| Aim of the exercise |
In the entries that follow, find the line containing "Holding on to" and the line containing "Ocean storm close in Full HD video", then retype exactly the lines from the first through the second, pictures excluded.
START Material provided
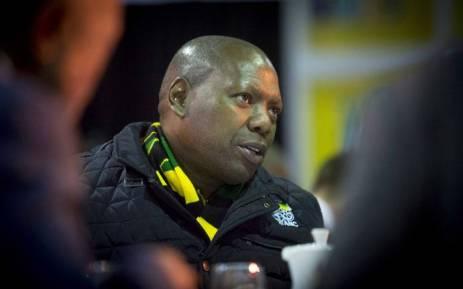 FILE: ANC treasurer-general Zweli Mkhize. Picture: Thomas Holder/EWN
END Material provided
START Material provided
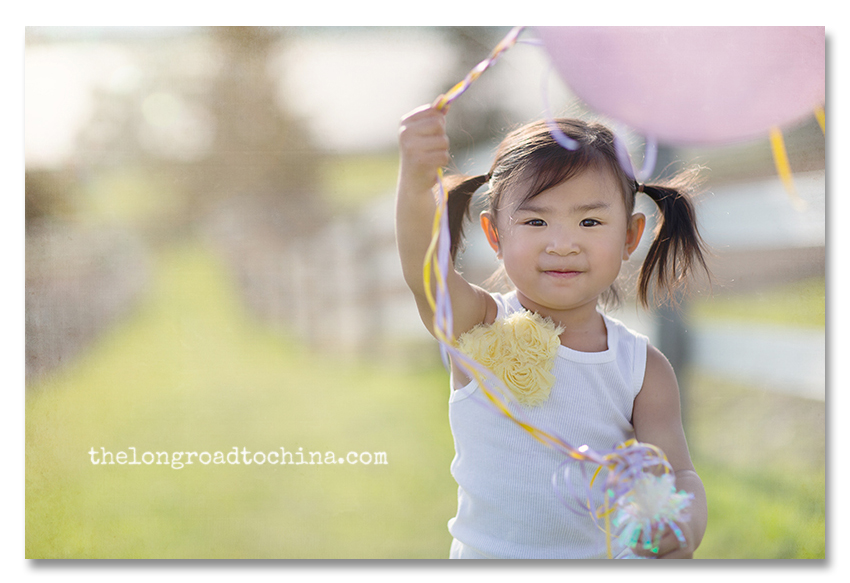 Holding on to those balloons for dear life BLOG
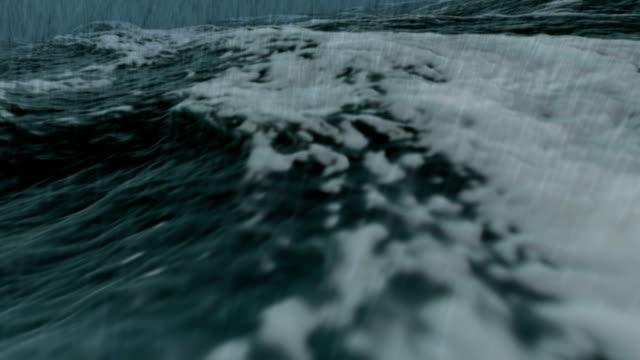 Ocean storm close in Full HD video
END Material provided
START Material provided
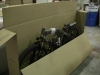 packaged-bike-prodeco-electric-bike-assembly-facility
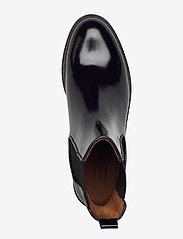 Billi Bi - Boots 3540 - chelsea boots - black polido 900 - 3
END Material provided
| The completed task |
 Holding on to those balloons for dear life BLOG
 Ocean storm close in Full HD video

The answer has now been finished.